Some of the Disney Resorts

We had one day when we decided to just explore all of the Disney Resorts by taking various busses and/or the monorail. We started with the Magic Kingdom Resorts. Wilderness Lodge resembles the lodge at Yellowstone. In true Disney fashion they even have a waterfall, hot springs and a geyser out near the pool area. The Polynesian was, as you might imagine, much like what one would find in Hawaii. The lush plantings and the waterfalls near the entrance set a perfect stage. The Contemporary Resort is just that and was too modern and stark for our liking. The rates for these three resorts are in the $160---$300 range per night. The rates go up and down with the seasons with Christmas being the most expensive and the summer being the second most expensive time. 


The Wilderness Lodge                                        The Polynesian Resort

The second group we visited were near Epcot and in fact within walking distance to that park. Disney Yacht and Beach Club was beautiful and looked like it belonged along a New England coast. The lobby was decorated in a nautical motif and out by the lake was a partially sunken ship. But most intriguing was the pool area at the Beach Club. It had beautiful white sand all around the huge irregularly shaped pool. It seemed to go off in many different directions much like a stream. 


The Yacht Club 

Boardwalk was nearby and another interesting design. It was patterned after Coney Island in the 40s. These three resorts were higher in price than the first three, but I don't remember the amounts.

The Grand Floridian is the queen of resorts and breathtaking in all of its Victorian splendor. It is the most expensive resort at Walt Disney World with nightly rates starting at about $300 per night and going up to $500 in the low season. It reminded us of Del Coronodo which is near San Diego. As we walked through the lobby I couldn't get over four or more vases each as large as a dog house jam packed full of fresh cut flowers. Each arrangement at its widest must have measured five feet. The fragrance as we passed by was intoxicating. And I was even more surprised to find more such flower arrangements on the mezzanine. I tried to mentally calculate the florist's bill knowing that the flowers had to be changed often. They were too perfect to be more than a few hours old.
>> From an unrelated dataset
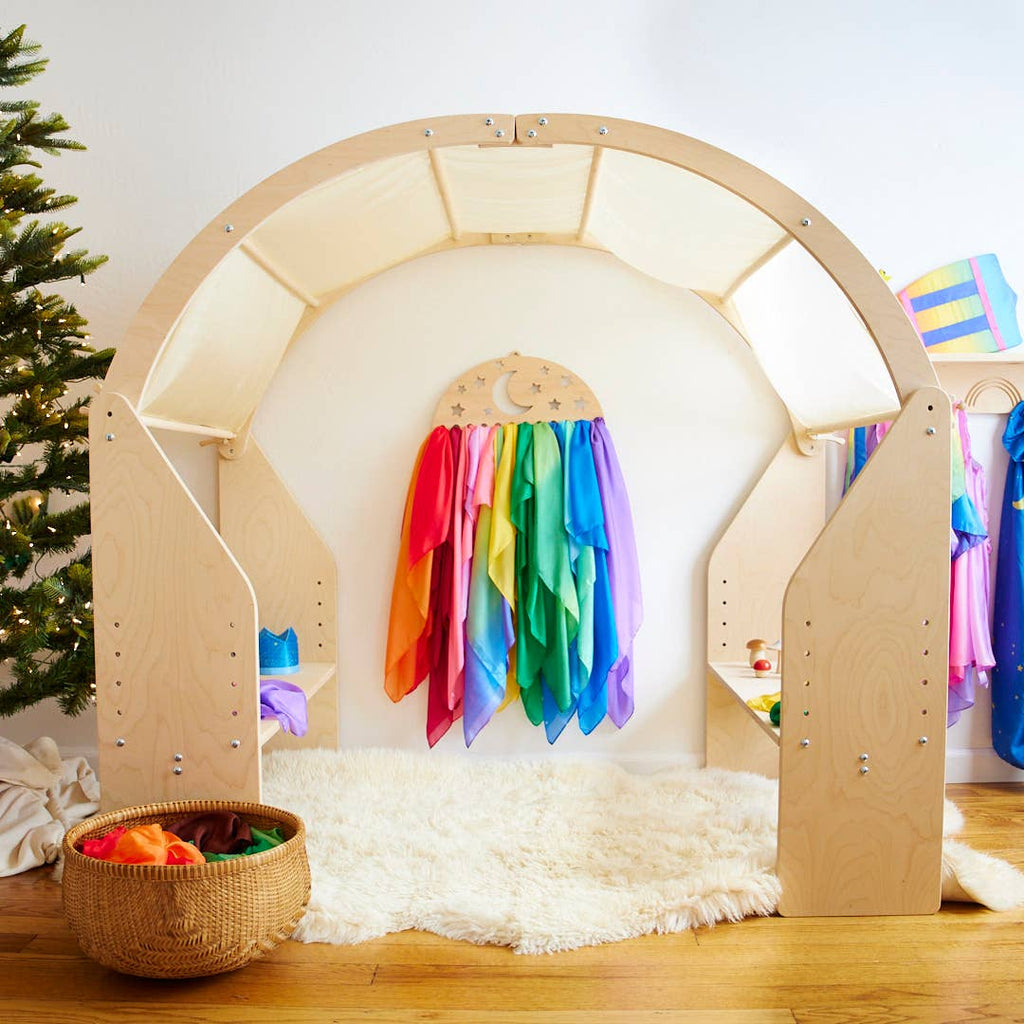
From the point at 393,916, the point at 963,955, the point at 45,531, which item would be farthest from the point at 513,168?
the point at 963,955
In fact at first I thought they had to be artificial; they were that perfect and I couldn't comprehend ordering such a large amount of flowers for one vase.

We looked at the menus and were not surprised to see that at the Victoria & Albert's dinner was $85 per person (all you care to eat) or $115 if one wanted to sit at the chef's table. Dinner did not include wine. No, we didn't eat there.

So after visiting just a few of the Disney resorts we felt fortunate to be able to stay in our own home, sleep in our own bed, yet enjoy all that Disney World had to offer. We had a great time, but when the six nights were up, we were glad to be moving on. We had had enough vacation.

By the way we learned a few fun facts about Disney World from one of the bus drivers. 

There are 214 busses and 900 bus drivers to transport people from all the parks and resorts to all the parks and resorts. They operate from about one hour before opening (usually 7 a.m.) to 2 a.m. 

All totaled there are 25,000 rooms at Disney World.

And 55,000 are employed by the park.